Passage provided:
What is a Public Company?

Overview:

Snapchat goes Public. IPO. That Hot New Public Company Everyone is Taking About.

Purpose:

The purpose of this article is to give some background on what it means for a company to “go public”. We will give a little background on what exactly it means for a company to “go public” and also a little background on the rules and regulations around being a public company.

Assumptions:

We’ll use our MFC Company and we will walk through the process to make them a public company. MFC will want to have their shares listed on the New York Stock Exchange and would really like to sell a million shares at an initial price of $20 per share, so that would give use $20,000,000 of cash to grow our company.

Analysis # 1:

MFC decides it wants to go public because they would like to receive additional cash to help it grow. MFC could have decided to take on debt to get cash but that would require full repayment as defined in a debt agreement. Selling ownership of your company (through selling of shares) doesn’t require repayment, however it does change the ownership structure.  Now that Company MFC has decided it wants to sell its shares, there’s a bunch of work to do before the cash inflow comes through to MFC.

Let’s walk through the step by step process of taking a company public:

You, as the owner of MFC, will need to decide how you would like for the new ownership structure to look like. You will need to decide how many shares you would to offer for sale. By having someone else buy these shares, whoever purchases these shares would now be owners of MFC with you and your percentage of ownership will decrease from 100%.

MFC can also decide what rights come with owning these shares. You might have read that a company is issuing Class A, Class B, non-voting, etc. shares. Facebook is a classic example of a company that issued shares that are different, as described by Fortune magazine, “Currently, Facebook has a dual-class stock structure, with Class A shares having one vote per share and Class B shares, which its founder Mark Zuckerberg and company insiders own, conferring 10 votes per share.”[1]

MFC will then need to go out and hire an underwriter or investment bank to help the shares be listed. MFC and the investment bank will lay out timeline and fees in an engagement letter. Together they will draft a prospectus document with which will include audited financial statements, description of the company and the management team. The SEC will review the prospectus as to whether the company is allowed to list and sell their shares in the public market.

Dataset excerpt:
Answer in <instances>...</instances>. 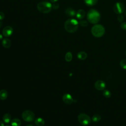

Tasks:
[1] Answer these questions using the article on public companies.
(a) How many shares does MFC want to sell, and at what initial price per share?
(b) According to the Fortune quote, how many votes per share do Facebook's Class B shares confer?
(c) What body reviews the prospectus?
[2] Repeat the part of the article on public companies starting at "We’ll use our" and ending at "grow our company.".

Solutions per task:
[1]
(a) A million shares at $20 per share.
(b) 10 votes per share.
(c) The SEC.

[2]
We’ll use our MFC Company and we will walk through the process to make them a public company. MFC will want to have their shares listed on the New York Stock Exchange and would really like to sell a million shares at an initial price of $20 per share, so that would give use $20,000,000 of cash to grow our company.